Port conducted mock interviews, encouraging the students to tell their story until they were comfortable enough to “own” it. She recruited her husband, who works as an executive coach, as well as some of her friends and members of the Cornell Women’s Network to help with the practice interviews. The goal of these sessions was to give the students the confidence to tell prospective employers the things they needed to know to make that job offer, and to encourage the students to ask for the job.
Never be afraid to ask
“The first pointer I give each one of my mentees is never be afraid to ask,” says Port. “If you ask someone for something, the worst thing that happens is they say no, and you are no worse off than when you started. But if they say yes, you’ve made progress forward.”

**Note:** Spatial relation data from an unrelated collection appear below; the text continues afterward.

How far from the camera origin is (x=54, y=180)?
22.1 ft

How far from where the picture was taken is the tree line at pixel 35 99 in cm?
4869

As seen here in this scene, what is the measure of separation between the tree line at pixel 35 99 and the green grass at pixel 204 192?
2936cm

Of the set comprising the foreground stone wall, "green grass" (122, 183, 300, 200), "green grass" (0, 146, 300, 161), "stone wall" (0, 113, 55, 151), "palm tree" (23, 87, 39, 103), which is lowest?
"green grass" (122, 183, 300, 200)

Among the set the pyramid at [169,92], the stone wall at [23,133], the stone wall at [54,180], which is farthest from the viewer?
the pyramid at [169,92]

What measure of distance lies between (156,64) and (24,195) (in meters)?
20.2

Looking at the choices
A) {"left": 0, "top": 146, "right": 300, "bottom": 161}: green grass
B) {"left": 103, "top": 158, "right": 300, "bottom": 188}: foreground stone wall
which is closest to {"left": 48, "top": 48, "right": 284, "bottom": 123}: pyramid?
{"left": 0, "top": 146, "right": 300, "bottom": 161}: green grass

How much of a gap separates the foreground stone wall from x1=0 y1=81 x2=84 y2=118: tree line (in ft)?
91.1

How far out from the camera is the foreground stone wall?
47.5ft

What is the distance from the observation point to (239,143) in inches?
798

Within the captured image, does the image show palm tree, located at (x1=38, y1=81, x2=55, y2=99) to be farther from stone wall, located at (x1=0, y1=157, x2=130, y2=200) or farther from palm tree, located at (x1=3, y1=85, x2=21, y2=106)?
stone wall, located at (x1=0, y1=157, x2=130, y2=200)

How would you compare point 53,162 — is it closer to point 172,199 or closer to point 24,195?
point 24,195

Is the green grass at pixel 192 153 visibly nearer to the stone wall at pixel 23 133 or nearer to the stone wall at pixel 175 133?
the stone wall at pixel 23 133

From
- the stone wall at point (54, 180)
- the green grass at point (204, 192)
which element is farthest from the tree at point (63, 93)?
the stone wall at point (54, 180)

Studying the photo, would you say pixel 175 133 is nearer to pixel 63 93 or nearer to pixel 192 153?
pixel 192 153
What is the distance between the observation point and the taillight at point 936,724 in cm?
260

In 2018 all three of the students Port mentored got jobs before they graduated. When one called her to tell her that he had just landed a job at IBM, “his voice was almost like a whisper when he said, ‘I got the job!’” Another had a 3.8 GPA in the Dyson School, and Port’s primary contribution was to build her confidence to successfully compete for a position in human resources after graduation.
Port testifies to the power of asking in her own career. She had five interviews to land her current position, and “in every one of those interviews, I asked for the job,” she says. “It came through that I wanted the job and that I had what it took to be successful at it.”

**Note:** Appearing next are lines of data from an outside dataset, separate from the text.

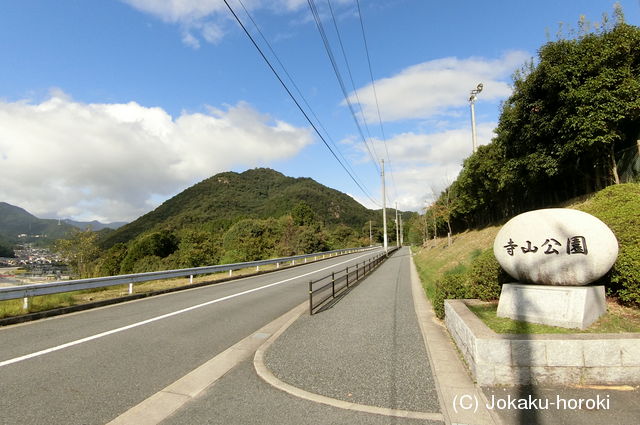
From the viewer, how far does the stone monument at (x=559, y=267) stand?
520cm

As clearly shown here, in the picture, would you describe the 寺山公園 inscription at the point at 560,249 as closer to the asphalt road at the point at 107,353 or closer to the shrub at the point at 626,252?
the shrub at the point at 626,252

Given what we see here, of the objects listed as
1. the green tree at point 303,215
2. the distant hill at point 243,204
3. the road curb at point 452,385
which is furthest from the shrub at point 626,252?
the distant hill at point 243,204

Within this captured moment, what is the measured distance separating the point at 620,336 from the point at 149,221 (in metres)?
114

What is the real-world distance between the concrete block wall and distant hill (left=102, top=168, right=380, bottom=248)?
9001 cm

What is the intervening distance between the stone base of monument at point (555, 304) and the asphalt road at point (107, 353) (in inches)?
209

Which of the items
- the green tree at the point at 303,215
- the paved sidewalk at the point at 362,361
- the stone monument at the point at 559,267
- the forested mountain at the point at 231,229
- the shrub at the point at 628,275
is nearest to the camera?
the paved sidewalk at the point at 362,361

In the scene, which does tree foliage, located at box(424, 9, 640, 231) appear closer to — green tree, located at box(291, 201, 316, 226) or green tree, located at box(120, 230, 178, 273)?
green tree, located at box(120, 230, 178, 273)

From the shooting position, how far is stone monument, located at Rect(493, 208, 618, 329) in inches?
205

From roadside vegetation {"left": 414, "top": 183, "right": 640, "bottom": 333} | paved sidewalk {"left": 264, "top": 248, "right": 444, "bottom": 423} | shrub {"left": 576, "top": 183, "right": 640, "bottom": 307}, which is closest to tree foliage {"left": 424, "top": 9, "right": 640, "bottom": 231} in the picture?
roadside vegetation {"left": 414, "top": 183, "right": 640, "bottom": 333}

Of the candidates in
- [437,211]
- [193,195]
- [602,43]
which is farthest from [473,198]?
[193,195]

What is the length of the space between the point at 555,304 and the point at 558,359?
1.47 metres

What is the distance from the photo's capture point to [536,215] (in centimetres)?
600

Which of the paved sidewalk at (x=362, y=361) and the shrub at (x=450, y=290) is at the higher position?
the shrub at (x=450, y=290)

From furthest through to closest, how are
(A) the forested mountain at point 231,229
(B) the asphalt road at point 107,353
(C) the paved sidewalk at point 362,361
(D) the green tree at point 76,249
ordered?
(A) the forested mountain at point 231,229
(D) the green tree at point 76,249
(C) the paved sidewalk at point 362,361
(B) the asphalt road at point 107,353
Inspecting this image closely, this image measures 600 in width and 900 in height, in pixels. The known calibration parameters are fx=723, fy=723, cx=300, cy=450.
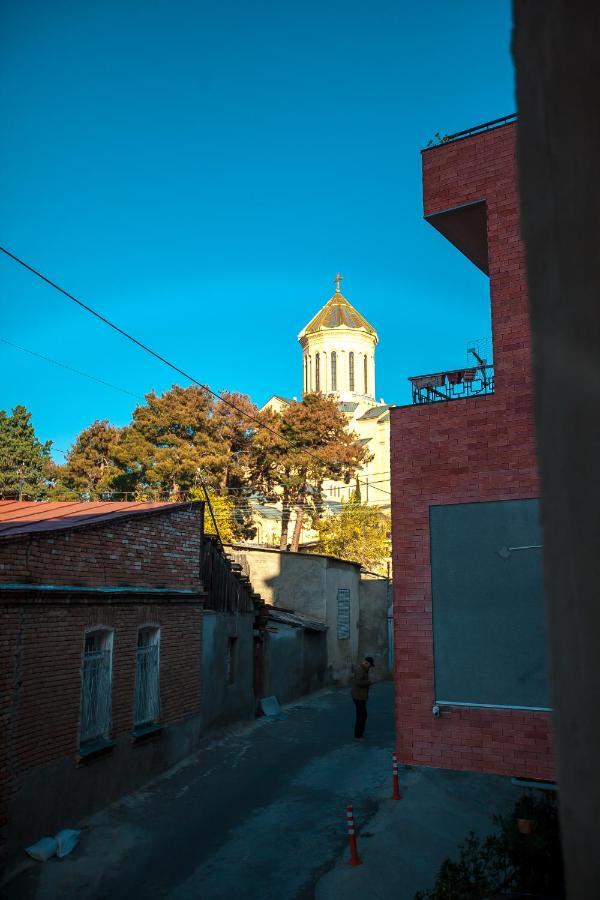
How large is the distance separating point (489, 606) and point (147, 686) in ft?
21.2

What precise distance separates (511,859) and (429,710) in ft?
9.59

Port has been working in computer sales since 1986, when she was recruited into NCR’s sales training program. She worked for Sun Microsystems from 2000 through 2011, and she currently works for Pure Storage, managing a global team with members in the US, Europe, Singapore, Australia, and India. She jokes that “somebody on my team is always awake.” In 2018, her team won the company’s Global Account Team of the Year award.

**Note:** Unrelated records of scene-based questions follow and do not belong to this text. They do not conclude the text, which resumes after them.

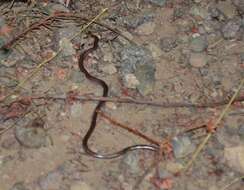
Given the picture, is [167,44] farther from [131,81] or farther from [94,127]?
[94,127]

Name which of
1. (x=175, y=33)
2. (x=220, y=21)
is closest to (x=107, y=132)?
(x=175, y=33)

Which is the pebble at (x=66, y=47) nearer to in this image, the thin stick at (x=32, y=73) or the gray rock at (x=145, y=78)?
the thin stick at (x=32, y=73)

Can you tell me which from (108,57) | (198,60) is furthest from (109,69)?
(198,60)

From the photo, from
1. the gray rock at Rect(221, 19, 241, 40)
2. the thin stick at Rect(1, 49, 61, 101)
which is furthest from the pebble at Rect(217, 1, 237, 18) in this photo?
the thin stick at Rect(1, 49, 61, 101)

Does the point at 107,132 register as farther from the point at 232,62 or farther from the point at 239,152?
the point at 232,62

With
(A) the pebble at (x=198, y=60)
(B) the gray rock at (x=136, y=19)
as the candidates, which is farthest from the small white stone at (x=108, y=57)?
(A) the pebble at (x=198, y=60)

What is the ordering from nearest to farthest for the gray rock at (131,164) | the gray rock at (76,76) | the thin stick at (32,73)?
the gray rock at (131,164) → the thin stick at (32,73) → the gray rock at (76,76)
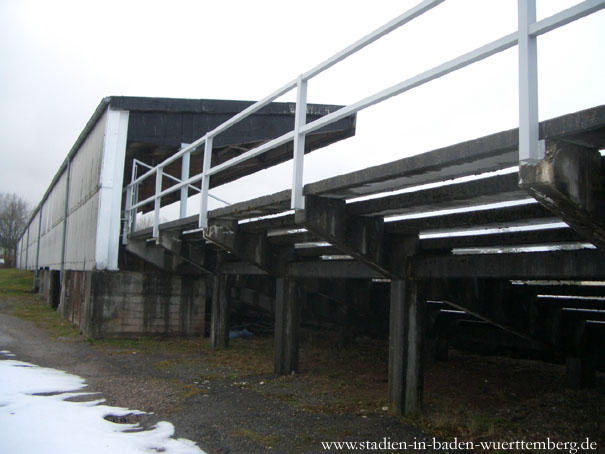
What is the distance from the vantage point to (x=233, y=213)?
6988 millimetres

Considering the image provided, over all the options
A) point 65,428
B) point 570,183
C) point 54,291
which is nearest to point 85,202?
point 54,291

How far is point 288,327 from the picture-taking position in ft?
28.4

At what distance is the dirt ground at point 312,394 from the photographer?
17.6 feet

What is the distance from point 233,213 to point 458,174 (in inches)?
141

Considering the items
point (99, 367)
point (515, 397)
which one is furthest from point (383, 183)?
point (99, 367)

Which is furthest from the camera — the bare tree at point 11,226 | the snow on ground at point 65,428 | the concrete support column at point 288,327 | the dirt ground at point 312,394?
the bare tree at point 11,226

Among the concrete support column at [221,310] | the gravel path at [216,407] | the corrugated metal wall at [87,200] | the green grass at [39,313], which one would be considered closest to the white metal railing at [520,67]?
the gravel path at [216,407]

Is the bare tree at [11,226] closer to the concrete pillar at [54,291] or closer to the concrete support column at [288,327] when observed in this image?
the concrete pillar at [54,291]

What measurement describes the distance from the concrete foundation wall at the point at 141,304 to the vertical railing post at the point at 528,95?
10582 millimetres

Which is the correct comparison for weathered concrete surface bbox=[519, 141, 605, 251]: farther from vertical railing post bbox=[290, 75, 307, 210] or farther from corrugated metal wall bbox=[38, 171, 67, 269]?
corrugated metal wall bbox=[38, 171, 67, 269]

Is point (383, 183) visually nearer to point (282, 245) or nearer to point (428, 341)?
point (282, 245)

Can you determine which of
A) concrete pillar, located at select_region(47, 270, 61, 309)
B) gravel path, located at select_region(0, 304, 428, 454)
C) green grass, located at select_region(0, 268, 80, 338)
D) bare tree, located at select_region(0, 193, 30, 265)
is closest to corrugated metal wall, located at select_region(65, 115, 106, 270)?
green grass, located at select_region(0, 268, 80, 338)

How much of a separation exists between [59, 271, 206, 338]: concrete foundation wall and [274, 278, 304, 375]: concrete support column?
4727mm

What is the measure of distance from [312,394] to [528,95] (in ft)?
17.1
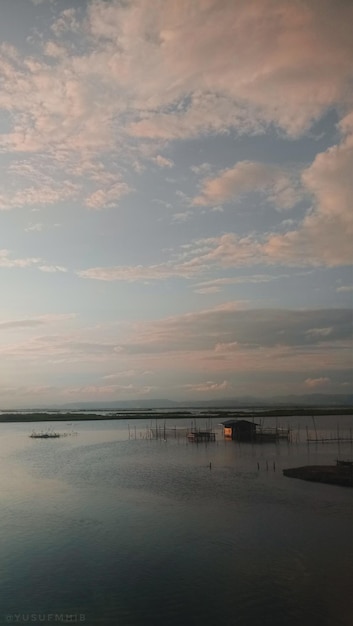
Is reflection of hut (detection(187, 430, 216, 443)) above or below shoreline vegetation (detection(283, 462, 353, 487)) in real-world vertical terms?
below

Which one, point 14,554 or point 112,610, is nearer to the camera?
point 112,610

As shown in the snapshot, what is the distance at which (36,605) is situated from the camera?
16344mm

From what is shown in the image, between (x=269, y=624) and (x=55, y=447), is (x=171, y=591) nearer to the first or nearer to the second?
(x=269, y=624)

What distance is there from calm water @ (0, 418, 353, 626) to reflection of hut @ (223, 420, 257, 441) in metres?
32.6

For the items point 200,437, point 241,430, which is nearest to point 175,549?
point 200,437

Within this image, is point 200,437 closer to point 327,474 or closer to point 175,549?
point 327,474

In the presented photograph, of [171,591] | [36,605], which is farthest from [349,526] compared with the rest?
[36,605]

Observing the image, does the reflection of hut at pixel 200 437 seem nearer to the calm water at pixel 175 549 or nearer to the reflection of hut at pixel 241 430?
the reflection of hut at pixel 241 430

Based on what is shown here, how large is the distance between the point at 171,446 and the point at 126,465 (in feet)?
70.1

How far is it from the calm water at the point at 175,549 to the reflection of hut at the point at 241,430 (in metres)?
32.6

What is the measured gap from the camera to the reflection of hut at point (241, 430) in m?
76.6

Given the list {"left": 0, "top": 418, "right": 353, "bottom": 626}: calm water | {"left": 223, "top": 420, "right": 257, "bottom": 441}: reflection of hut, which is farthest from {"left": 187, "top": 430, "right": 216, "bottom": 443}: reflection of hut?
{"left": 0, "top": 418, "right": 353, "bottom": 626}: calm water

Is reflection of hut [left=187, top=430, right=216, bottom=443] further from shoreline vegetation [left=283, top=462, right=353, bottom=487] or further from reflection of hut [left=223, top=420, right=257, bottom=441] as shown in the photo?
shoreline vegetation [left=283, top=462, right=353, bottom=487]

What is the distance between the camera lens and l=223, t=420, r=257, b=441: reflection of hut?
7662 centimetres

Tap the power of your Cornell network
Port says that she was fortunate to have had some great male mentors as she came up through the ranks. She has made a point of serving as a mentor for others, particularly for younger women. “The computer field was predominantly male when I started,” says Port. “Honestly, the hardware side of the business still is.” Port reports that she’s often the only woman in the room.
“I think it’s important for young women to see someone who has had a long career, while also having a family, and that it hasn’t all been about work,” she says. “I provide guidance as they progress in their position, and when they are considering career and life decisions.”
Port says that she learned to work “really hard” at Cornell, which prepared her well for the world of work. In the 35 years since she graduated, Port has remained deeply connected to the university. She has come back to Ithaca roughly twice each year, most recently from her home in New Hampshire.
During these visits, Port has enjoyed rappelling off Schoellkopf Stadium, touring the ice cream production facility in Stocking Hall, and exploring the secret passageways in Willard Straight Hall. “I love almost everything about Cornell,” she says. “I like to say that I bleed Cornell red.”
Port treasures her many lifelong friendships with Cornellians. Through her volunteer activities, Port has developed friendships spanning many generations. “I have friends from every decade through my Cornell network,” she says. “We alumni ‘get’ each other at some basic level,” she says.
She encourages recent graduates to check out their local Cornell Club, where they’ll “meet classmates who didn’t grow up like you.”
“Cornell is a microcosm of the global community we live in,” she says. “It’s great preparation for the world you’re graduating into.”